Repeat the listing that follows, character for character, minus the pictures.

• • • •

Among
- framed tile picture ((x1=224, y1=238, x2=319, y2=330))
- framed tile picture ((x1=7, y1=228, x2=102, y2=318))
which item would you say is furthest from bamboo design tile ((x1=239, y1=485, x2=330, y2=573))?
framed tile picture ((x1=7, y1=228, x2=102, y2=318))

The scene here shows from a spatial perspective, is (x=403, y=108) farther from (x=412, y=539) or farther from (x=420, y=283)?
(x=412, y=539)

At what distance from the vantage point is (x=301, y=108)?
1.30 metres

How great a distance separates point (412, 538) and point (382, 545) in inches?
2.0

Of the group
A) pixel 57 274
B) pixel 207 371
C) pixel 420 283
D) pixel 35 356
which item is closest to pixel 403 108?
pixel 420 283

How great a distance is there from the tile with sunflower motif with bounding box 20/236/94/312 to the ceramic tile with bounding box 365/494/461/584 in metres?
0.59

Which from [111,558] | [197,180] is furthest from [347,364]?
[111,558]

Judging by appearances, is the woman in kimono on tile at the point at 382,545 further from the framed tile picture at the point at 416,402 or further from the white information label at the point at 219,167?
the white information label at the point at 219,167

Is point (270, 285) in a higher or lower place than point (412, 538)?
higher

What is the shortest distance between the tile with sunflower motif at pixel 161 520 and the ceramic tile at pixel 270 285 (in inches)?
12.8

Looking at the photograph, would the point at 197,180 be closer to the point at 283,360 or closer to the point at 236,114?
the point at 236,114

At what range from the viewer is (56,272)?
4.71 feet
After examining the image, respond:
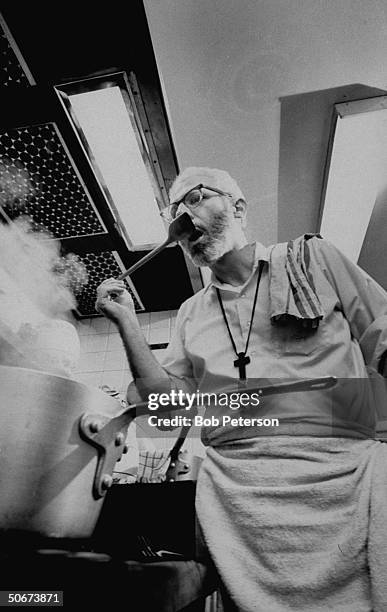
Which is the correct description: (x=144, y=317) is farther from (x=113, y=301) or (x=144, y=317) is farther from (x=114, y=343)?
(x=113, y=301)

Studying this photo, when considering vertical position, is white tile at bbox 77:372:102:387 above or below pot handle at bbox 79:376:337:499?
below

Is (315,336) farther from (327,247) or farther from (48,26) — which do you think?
(48,26)

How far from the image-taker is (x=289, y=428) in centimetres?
80

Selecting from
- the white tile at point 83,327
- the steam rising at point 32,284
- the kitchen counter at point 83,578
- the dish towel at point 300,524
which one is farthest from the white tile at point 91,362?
the kitchen counter at point 83,578

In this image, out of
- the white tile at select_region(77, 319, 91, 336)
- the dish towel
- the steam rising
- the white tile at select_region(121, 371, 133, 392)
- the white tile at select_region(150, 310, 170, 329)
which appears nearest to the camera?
the dish towel

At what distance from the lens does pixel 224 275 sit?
128 cm

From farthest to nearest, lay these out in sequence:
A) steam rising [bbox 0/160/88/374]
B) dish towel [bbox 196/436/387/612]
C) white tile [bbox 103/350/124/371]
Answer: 1. white tile [bbox 103/350/124/371]
2. steam rising [bbox 0/160/88/374]
3. dish towel [bbox 196/436/387/612]

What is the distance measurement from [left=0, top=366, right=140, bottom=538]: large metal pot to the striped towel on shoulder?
56 centimetres

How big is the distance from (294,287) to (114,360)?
246cm

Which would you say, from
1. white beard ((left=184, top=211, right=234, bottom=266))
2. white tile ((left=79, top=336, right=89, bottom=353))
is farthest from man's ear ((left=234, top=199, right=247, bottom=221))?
white tile ((left=79, top=336, right=89, bottom=353))

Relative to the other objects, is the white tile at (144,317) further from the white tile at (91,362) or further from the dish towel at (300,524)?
the dish towel at (300,524)

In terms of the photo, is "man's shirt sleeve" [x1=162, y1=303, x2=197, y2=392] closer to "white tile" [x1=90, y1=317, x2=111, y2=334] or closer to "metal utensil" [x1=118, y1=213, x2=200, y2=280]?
"metal utensil" [x1=118, y1=213, x2=200, y2=280]

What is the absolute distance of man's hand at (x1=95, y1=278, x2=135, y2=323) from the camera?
1.09m

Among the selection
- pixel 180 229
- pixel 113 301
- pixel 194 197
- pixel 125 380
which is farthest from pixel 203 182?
pixel 125 380
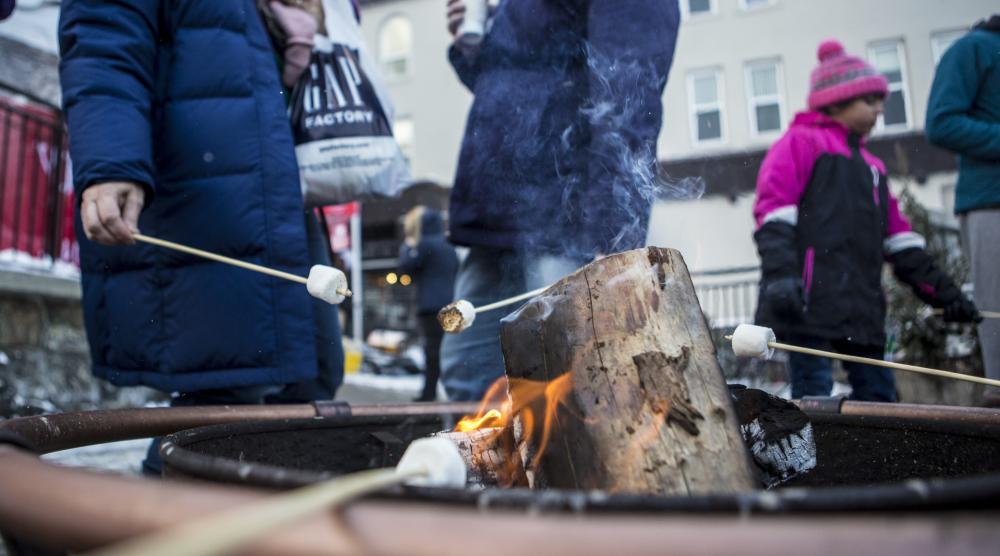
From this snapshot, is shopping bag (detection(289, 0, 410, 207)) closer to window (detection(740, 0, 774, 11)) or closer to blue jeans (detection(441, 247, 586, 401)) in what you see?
blue jeans (detection(441, 247, 586, 401))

• • • •

## [Result of this exercise]
Among
- framed tile picture ((x1=224, y1=238, x2=319, y2=330))
- framed tile picture ((x1=7, y1=228, x2=102, y2=318))
which item would you say is furthest from bamboo design tile ((x1=239, y1=485, x2=330, y2=573))?
framed tile picture ((x1=7, y1=228, x2=102, y2=318))

The scene here shows from a spatial perspective, is (x=403, y=108) farther from (x=412, y=539) or farther from (x=420, y=283)?
(x=412, y=539)

At what distance from the vantage point is (x=301, y=108)?
1.30 metres

How great a distance separates point (412, 538) and point (382, 545) in inches?
2.0

Of the group
A) pixel 57 274
B) pixel 207 371
C) pixel 420 283
D) pixel 35 356
which item is closest to pixel 403 108?
pixel 420 283

How great a distance is there from the tile with sunflower motif with bounding box 20/236/94/312 to the ceramic tile with bounding box 365/494/461/584 in metres?
0.59

Which from [111,558] | [197,180] is furthest from [347,364]?
[111,558]

Judging by appearances, is the woman in kimono on tile at the point at 382,545 further from the framed tile picture at the point at 416,402 or further from the white information label at the point at 219,167?
the white information label at the point at 219,167

Is point (270, 285) in a higher or lower place than point (412, 538)?
higher

What is the shortest distance between the tile with sunflower motif at pixel 161 520 and the ceramic tile at pixel 270 285 (in inches)?
12.8

Looking at the photograph, would the point at 197,180 be closer to the point at 283,360 or closer to the point at 236,114?
the point at 236,114

At what range from the viewer is (56,272)?
4.71 feet
After examining the image, respond:
Which is the correct description: (x=144, y=317) is farther from (x=113, y=301) or (x=144, y=317) is farther from (x=114, y=343)?
(x=113, y=301)

Studying this photo, when considering vertical position, is white tile at bbox 77:372:102:387 above or below pot handle at bbox 79:376:337:499?
below

Is (315,336) farther from (327,247) or farther from (48,26) — which do you think?
(48,26)

How far from the image-taker is (x=289, y=428) in centimetres?
80

Selecting from
- the white tile at point 83,327
- the steam rising at point 32,284
- the kitchen counter at point 83,578
- the dish towel at point 300,524
which one is farthest from the white tile at point 91,362?
the kitchen counter at point 83,578

In this image, out of
- the white tile at select_region(77, 319, 91, 336)
- the dish towel
- the steam rising
- the white tile at select_region(121, 371, 133, 392)
- the white tile at select_region(150, 310, 170, 329)
which appears nearest to the camera?
the dish towel

At what distance from the lens does pixel 224 275 sit?
128 cm

From farthest to nearest, lay these out in sequence:
A) steam rising [bbox 0/160/88/374]
B) dish towel [bbox 196/436/387/612]
C) white tile [bbox 103/350/124/371]
Answer: 1. white tile [bbox 103/350/124/371]
2. steam rising [bbox 0/160/88/374]
3. dish towel [bbox 196/436/387/612]

What is the distance measurement from [left=0, top=366, right=140, bottom=538]: large metal pot to the striped towel on shoulder?
56 centimetres

How big is the distance from (294,287) to (114,360)?
246cm

Which would you say, from
1. white beard ((left=184, top=211, right=234, bottom=266))
2. white tile ((left=79, top=336, right=89, bottom=353))
is farthest from man's ear ((left=234, top=199, right=247, bottom=221))?
white tile ((left=79, top=336, right=89, bottom=353))

Relative to the other objects, is the white tile at (144,317) further from the white tile at (91,362) or further from the dish towel at (300,524)?
the dish towel at (300,524)

In terms of the photo, is "man's shirt sleeve" [x1=162, y1=303, x2=197, y2=392] closer to "white tile" [x1=90, y1=317, x2=111, y2=334] or closer to "metal utensil" [x1=118, y1=213, x2=200, y2=280]?
"metal utensil" [x1=118, y1=213, x2=200, y2=280]

What is the absolute distance of man's hand at (x1=95, y1=278, x2=135, y2=323) from the camera?
1.09m

Among the selection
- pixel 180 229
- pixel 113 301
- pixel 194 197
- pixel 125 380
which is farthest from pixel 203 182?
pixel 125 380
From this snapshot, is shopping bag (detection(289, 0, 410, 207)) closer to window (detection(740, 0, 774, 11)) or closer to blue jeans (detection(441, 247, 586, 401)) in what you see?
blue jeans (detection(441, 247, 586, 401))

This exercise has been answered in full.